Material for this exercise:
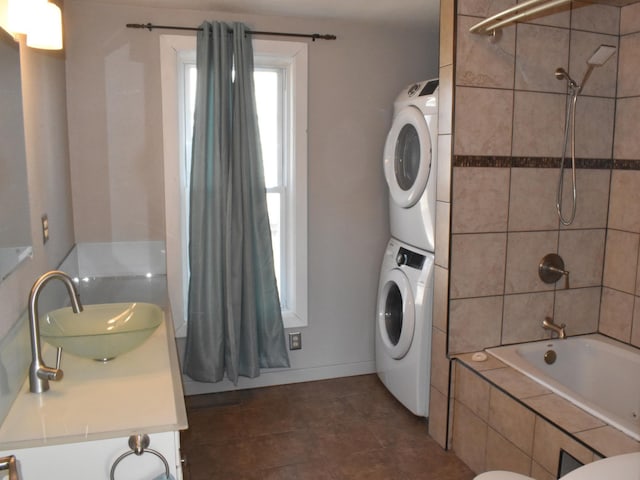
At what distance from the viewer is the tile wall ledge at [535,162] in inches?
96.8

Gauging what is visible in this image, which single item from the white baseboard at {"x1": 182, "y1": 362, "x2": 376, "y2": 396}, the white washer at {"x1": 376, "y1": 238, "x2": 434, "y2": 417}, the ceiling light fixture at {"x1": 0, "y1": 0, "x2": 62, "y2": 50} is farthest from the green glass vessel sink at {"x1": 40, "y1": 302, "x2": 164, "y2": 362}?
the white washer at {"x1": 376, "y1": 238, "x2": 434, "y2": 417}

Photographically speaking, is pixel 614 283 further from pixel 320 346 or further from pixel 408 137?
pixel 320 346

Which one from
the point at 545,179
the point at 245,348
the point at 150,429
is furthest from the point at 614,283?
the point at 150,429

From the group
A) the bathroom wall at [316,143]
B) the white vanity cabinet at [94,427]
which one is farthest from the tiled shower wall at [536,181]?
Result: the white vanity cabinet at [94,427]

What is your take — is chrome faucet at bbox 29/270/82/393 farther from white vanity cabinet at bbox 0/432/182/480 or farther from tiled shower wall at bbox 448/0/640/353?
tiled shower wall at bbox 448/0/640/353

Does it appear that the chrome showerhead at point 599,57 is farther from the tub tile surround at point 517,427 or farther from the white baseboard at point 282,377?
the white baseboard at point 282,377

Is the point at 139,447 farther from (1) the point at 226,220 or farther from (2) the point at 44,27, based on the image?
(1) the point at 226,220

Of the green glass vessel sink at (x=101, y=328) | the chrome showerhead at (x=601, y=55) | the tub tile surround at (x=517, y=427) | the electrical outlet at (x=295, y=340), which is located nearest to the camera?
the green glass vessel sink at (x=101, y=328)

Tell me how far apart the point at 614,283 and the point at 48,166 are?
2.74 m

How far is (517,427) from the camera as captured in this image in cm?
212

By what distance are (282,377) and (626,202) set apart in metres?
Result: 2.14

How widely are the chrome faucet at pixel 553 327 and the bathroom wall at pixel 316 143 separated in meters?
1.08

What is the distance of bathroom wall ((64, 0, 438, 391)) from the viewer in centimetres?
281

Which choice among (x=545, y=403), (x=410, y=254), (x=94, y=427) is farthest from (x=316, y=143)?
(x=94, y=427)
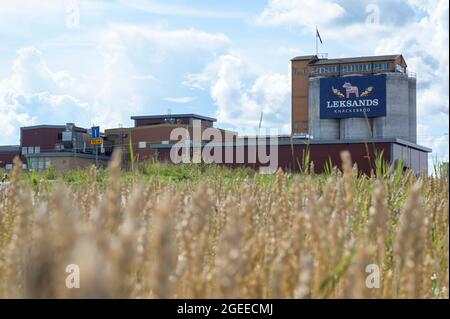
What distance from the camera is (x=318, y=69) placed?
72.4 meters

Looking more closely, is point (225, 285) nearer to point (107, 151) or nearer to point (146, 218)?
point (146, 218)

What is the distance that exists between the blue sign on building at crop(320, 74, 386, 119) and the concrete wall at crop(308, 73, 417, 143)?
0.67 meters

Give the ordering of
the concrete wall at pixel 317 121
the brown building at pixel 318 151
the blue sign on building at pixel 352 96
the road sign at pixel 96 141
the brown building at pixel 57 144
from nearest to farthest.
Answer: the brown building at pixel 318 151
the blue sign on building at pixel 352 96
the concrete wall at pixel 317 121
the brown building at pixel 57 144
the road sign at pixel 96 141

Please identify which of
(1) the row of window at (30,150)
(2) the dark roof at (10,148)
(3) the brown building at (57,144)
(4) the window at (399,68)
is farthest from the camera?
(2) the dark roof at (10,148)

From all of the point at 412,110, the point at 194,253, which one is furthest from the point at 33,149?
the point at 194,253

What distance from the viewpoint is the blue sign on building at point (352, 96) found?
67250 millimetres

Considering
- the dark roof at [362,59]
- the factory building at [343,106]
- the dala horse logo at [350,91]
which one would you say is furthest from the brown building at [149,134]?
the dark roof at [362,59]

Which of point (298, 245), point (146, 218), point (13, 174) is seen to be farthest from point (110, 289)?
point (146, 218)

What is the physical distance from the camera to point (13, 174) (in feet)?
7.77

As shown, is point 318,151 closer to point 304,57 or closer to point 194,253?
point 304,57

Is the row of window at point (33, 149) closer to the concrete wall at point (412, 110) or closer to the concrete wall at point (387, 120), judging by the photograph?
the concrete wall at point (387, 120)

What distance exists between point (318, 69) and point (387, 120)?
10.9 metres
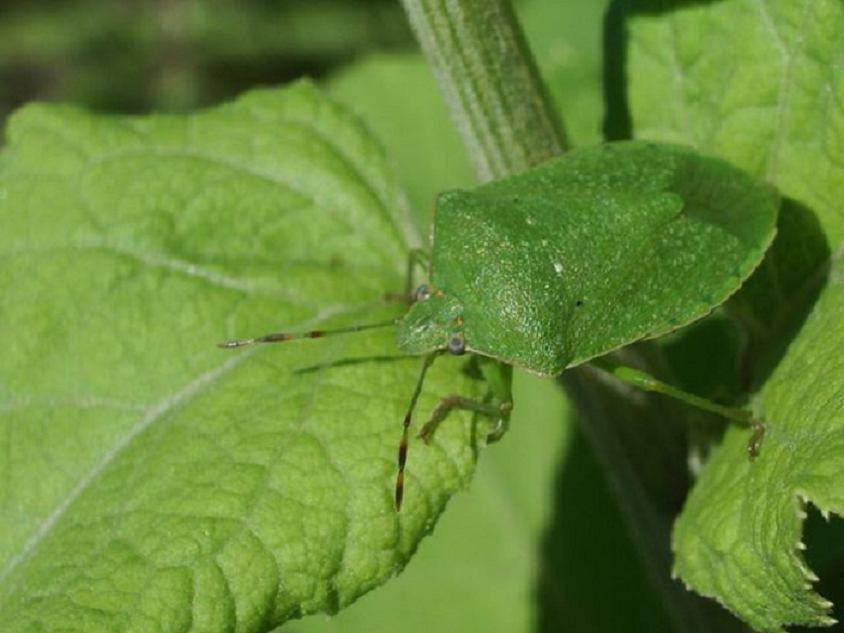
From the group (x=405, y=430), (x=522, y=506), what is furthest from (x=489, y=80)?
(x=522, y=506)

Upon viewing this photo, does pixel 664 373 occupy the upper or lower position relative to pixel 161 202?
lower

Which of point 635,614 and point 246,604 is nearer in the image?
point 246,604

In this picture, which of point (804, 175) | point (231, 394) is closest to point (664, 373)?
point (804, 175)

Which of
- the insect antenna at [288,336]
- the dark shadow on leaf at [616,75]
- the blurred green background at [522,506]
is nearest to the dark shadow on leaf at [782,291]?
the dark shadow on leaf at [616,75]

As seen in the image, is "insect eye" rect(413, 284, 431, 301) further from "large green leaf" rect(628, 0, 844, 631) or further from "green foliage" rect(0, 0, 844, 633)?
"large green leaf" rect(628, 0, 844, 631)

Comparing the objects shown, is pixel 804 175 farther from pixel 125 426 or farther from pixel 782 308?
pixel 125 426

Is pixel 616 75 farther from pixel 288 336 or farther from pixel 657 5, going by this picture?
pixel 288 336
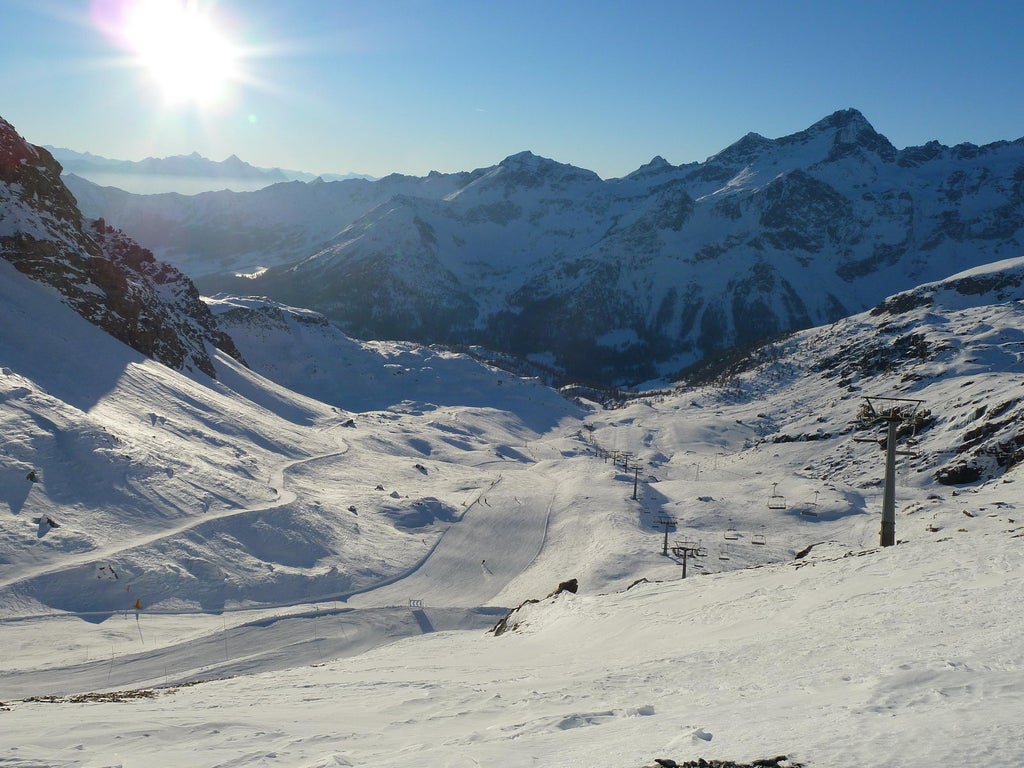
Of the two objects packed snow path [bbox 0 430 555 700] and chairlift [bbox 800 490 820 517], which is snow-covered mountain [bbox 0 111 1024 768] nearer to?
packed snow path [bbox 0 430 555 700]

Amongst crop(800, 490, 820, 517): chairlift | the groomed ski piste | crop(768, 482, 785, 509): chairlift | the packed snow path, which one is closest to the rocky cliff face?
the groomed ski piste

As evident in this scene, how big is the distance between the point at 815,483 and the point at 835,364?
303 ft

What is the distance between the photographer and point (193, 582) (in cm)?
A: 4806

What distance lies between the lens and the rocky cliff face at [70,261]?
82.8m

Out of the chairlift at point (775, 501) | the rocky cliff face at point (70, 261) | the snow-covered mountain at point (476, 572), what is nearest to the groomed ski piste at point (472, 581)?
the snow-covered mountain at point (476, 572)

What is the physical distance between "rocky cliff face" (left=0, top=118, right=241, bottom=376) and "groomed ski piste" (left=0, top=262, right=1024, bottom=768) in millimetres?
4661

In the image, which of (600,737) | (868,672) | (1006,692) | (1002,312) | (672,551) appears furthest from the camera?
(1002,312)

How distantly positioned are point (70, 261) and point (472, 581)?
65.8 m

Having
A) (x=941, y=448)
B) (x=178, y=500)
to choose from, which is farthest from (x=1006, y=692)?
(x=941, y=448)

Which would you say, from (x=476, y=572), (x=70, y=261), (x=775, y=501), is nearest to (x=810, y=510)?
(x=775, y=501)

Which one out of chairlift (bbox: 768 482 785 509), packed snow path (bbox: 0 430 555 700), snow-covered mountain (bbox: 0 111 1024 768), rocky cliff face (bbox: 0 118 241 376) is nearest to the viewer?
snow-covered mountain (bbox: 0 111 1024 768)

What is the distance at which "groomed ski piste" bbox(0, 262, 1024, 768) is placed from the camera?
1326 cm

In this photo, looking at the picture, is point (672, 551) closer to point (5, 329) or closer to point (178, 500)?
point (178, 500)

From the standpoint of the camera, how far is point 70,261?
287ft
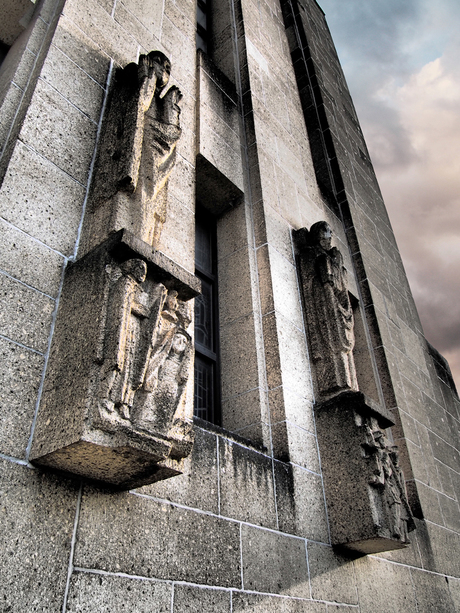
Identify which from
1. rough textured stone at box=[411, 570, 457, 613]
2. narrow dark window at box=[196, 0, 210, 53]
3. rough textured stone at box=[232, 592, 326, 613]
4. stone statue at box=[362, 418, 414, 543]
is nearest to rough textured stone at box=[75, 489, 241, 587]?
rough textured stone at box=[232, 592, 326, 613]

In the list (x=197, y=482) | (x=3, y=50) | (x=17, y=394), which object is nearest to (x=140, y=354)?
(x=17, y=394)

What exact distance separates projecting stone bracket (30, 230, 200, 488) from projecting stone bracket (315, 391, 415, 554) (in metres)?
2.45

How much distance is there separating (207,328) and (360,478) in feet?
7.55

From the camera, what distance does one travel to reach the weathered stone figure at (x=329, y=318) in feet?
19.0

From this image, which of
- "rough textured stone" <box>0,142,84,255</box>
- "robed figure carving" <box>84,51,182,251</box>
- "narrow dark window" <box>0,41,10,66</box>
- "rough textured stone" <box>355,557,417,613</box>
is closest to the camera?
"rough textured stone" <box>0,142,84,255</box>

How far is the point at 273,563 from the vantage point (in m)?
4.20

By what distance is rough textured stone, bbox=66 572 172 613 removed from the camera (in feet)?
9.17

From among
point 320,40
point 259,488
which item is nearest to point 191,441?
point 259,488

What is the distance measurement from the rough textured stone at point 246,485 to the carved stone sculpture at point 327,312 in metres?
1.50

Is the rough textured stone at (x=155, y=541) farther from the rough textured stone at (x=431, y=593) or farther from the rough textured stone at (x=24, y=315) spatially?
the rough textured stone at (x=431, y=593)

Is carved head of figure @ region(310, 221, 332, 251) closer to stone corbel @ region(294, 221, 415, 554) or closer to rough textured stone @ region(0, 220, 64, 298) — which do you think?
stone corbel @ region(294, 221, 415, 554)

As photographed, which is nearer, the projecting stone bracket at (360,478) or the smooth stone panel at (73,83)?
the smooth stone panel at (73,83)

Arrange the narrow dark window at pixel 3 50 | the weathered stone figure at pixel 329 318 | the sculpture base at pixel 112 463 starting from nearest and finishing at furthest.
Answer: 1. the sculpture base at pixel 112 463
2. the narrow dark window at pixel 3 50
3. the weathered stone figure at pixel 329 318

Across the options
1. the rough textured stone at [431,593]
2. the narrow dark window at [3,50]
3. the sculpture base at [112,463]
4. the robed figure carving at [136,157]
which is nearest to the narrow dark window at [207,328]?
the robed figure carving at [136,157]
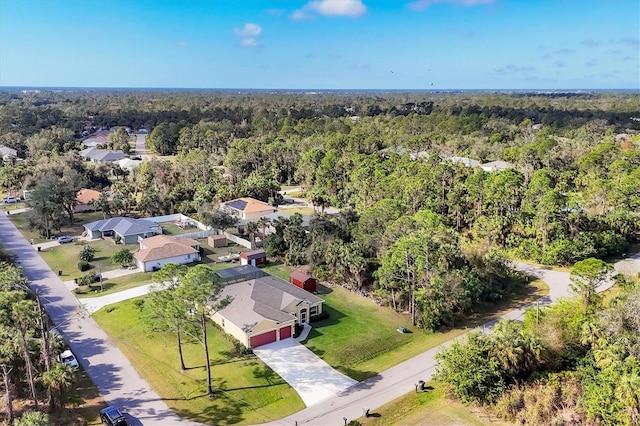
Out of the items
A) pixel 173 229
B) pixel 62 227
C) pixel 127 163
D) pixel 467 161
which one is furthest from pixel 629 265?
pixel 127 163

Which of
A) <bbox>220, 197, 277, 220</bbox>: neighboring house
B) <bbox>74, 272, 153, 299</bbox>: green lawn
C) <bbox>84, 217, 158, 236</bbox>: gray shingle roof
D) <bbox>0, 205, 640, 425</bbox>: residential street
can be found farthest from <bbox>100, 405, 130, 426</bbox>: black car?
<bbox>220, 197, 277, 220</bbox>: neighboring house

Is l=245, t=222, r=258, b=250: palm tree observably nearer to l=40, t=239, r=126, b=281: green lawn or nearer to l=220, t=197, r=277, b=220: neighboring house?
l=220, t=197, r=277, b=220: neighboring house

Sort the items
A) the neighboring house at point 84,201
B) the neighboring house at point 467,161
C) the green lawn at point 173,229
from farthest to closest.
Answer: the neighboring house at point 467,161 < the neighboring house at point 84,201 < the green lawn at point 173,229

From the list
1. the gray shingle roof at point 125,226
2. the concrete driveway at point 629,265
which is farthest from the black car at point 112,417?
the concrete driveway at point 629,265

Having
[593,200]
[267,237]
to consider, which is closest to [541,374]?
[267,237]

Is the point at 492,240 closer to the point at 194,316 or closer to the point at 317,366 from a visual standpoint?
the point at 317,366

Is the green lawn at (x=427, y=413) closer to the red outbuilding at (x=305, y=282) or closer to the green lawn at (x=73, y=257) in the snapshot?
the red outbuilding at (x=305, y=282)

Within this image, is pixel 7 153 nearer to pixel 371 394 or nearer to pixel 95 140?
pixel 95 140
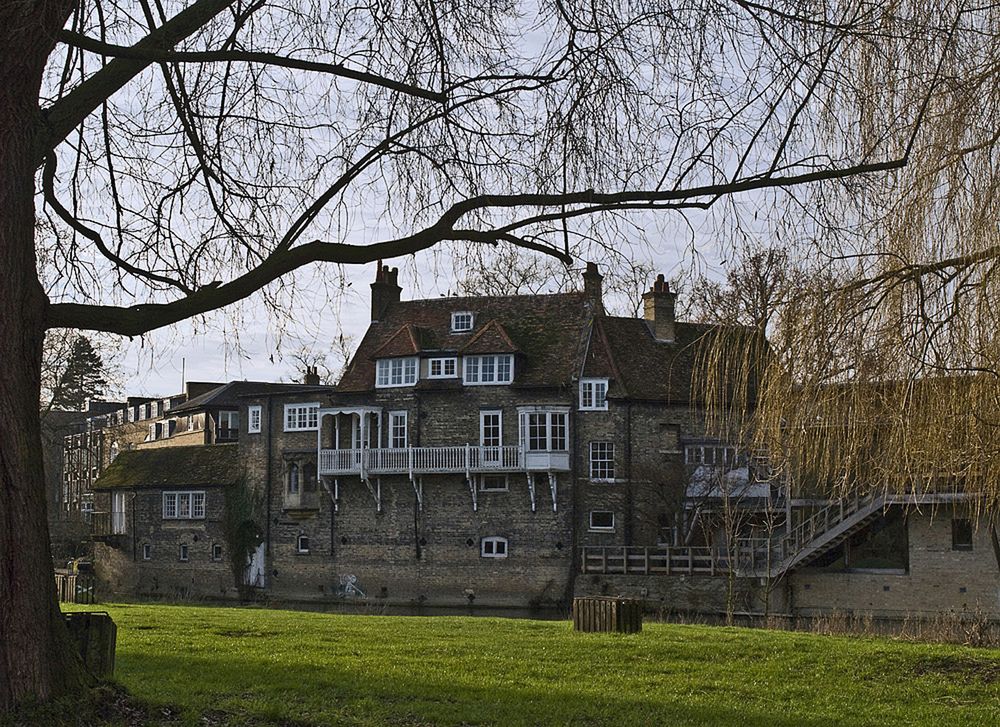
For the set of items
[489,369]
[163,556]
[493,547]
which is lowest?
[163,556]

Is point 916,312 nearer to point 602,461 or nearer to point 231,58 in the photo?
point 231,58

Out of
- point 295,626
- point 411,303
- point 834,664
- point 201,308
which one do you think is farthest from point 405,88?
point 411,303

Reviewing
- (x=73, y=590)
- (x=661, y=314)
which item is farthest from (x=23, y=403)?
(x=661, y=314)

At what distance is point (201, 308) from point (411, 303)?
39.5 meters

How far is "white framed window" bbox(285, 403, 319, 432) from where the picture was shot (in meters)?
47.6

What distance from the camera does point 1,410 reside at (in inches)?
298

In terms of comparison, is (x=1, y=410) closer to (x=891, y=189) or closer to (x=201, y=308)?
(x=201, y=308)

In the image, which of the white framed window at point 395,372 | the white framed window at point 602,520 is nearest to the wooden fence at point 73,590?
the white framed window at point 395,372

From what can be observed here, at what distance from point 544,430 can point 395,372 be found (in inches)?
244

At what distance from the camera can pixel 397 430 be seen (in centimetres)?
4509

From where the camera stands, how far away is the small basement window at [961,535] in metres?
35.2

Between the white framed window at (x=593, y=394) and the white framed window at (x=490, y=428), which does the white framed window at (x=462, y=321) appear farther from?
the white framed window at (x=593, y=394)

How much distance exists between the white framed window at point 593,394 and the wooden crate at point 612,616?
24.9 m

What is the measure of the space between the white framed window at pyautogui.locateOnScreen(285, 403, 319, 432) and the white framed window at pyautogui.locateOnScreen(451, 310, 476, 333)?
6.51 meters
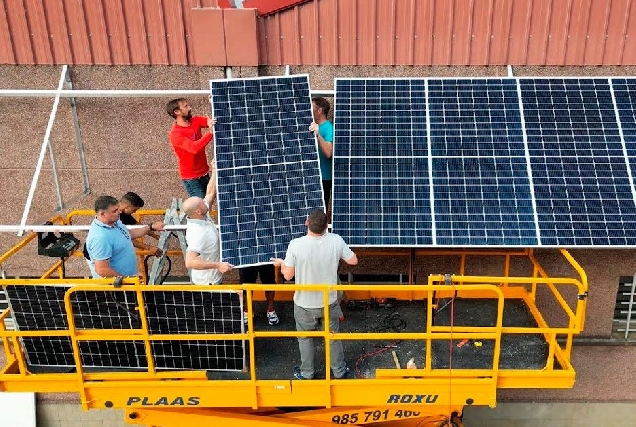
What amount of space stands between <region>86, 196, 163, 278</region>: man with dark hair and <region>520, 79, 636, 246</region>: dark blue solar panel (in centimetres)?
484

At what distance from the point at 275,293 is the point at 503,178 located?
3.33 metres

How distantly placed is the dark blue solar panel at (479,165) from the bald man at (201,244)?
262 cm

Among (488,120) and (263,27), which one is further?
(263,27)

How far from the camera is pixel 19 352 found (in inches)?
225

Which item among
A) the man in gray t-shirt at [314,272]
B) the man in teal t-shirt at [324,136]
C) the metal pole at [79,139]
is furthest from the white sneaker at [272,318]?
the metal pole at [79,139]

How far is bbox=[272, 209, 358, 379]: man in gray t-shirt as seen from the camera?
18.0 feet

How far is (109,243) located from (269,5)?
4.09 metres

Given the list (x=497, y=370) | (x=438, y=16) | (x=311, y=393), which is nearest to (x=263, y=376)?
(x=311, y=393)

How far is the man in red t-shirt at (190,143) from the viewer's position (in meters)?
6.85

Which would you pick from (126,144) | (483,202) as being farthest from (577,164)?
(126,144)

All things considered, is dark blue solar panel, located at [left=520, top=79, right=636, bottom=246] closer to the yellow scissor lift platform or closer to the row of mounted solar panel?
the row of mounted solar panel

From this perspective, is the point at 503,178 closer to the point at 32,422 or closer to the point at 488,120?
the point at 488,120

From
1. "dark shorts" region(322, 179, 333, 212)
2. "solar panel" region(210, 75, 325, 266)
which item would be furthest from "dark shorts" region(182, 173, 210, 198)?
"dark shorts" region(322, 179, 333, 212)

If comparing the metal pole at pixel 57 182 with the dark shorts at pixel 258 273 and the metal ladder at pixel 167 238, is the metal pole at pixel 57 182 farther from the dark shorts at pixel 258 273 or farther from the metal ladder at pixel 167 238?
the dark shorts at pixel 258 273
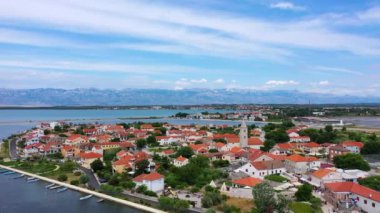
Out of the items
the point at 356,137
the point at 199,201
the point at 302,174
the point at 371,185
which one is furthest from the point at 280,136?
the point at 199,201

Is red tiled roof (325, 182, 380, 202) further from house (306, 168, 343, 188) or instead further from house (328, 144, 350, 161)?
house (328, 144, 350, 161)

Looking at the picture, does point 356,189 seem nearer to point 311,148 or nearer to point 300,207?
point 300,207

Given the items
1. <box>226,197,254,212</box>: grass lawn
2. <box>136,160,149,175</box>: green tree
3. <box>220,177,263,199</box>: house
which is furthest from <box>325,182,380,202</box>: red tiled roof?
<box>136,160,149,175</box>: green tree

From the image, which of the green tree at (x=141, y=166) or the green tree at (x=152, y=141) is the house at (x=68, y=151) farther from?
the green tree at (x=141, y=166)

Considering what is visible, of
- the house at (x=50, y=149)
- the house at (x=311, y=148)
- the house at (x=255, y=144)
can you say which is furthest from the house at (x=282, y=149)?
the house at (x=50, y=149)

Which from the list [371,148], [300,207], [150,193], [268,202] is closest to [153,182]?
[150,193]

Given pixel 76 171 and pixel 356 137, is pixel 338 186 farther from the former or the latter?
pixel 356 137

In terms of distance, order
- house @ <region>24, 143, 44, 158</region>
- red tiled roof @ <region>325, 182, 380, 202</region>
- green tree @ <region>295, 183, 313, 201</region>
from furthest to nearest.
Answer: house @ <region>24, 143, 44, 158</region>
green tree @ <region>295, 183, 313, 201</region>
red tiled roof @ <region>325, 182, 380, 202</region>

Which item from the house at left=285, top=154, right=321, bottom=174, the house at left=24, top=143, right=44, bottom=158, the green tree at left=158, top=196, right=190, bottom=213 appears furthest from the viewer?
the house at left=24, top=143, right=44, bottom=158
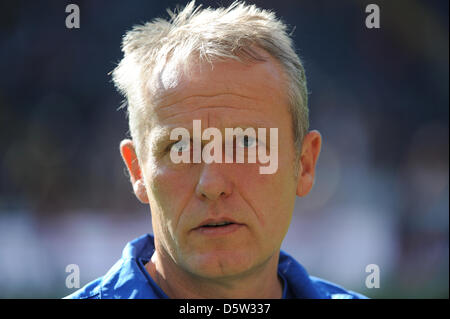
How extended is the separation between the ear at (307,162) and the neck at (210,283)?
250mm

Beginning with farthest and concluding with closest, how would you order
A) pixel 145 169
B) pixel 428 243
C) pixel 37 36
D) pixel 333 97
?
pixel 333 97, pixel 37 36, pixel 428 243, pixel 145 169

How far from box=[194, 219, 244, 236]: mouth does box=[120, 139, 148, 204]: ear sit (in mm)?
314

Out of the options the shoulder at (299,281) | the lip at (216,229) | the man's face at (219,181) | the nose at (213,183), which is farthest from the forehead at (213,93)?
the shoulder at (299,281)

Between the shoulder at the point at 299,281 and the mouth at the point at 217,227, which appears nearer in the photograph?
the mouth at the point at 217,227

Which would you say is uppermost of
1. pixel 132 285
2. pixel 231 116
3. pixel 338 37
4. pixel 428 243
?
pixel 338 37

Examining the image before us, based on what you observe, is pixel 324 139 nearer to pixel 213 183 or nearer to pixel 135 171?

What to produce: In the entries above, find the line containing "Out of the options". Set down that line and every line after it through the last one, exactly and alone.

Written response:
Out of the options the shoulder at (299,281) | the lip at (216,229) | the man's face at (219,181) | the nose at (213,183), which is farthest from the forehead at (213,93)?
the shoulder at (299,281)

Between the shoulder at the point at 299,281 and the mouth at the point at 217,227, which appears nearer in the photograph?
the mouth at the point at 217,227

Which would you say is uppermost of
1. pixel 132 285
2. pixel 231 116
3. pixel 338 37
4. pixel 428 243
?
pixel 338 37

Examining the image before us, based on what you observe, is pixel 324 139 nearer to pixel 213 183 or nearer to pixel 135 171?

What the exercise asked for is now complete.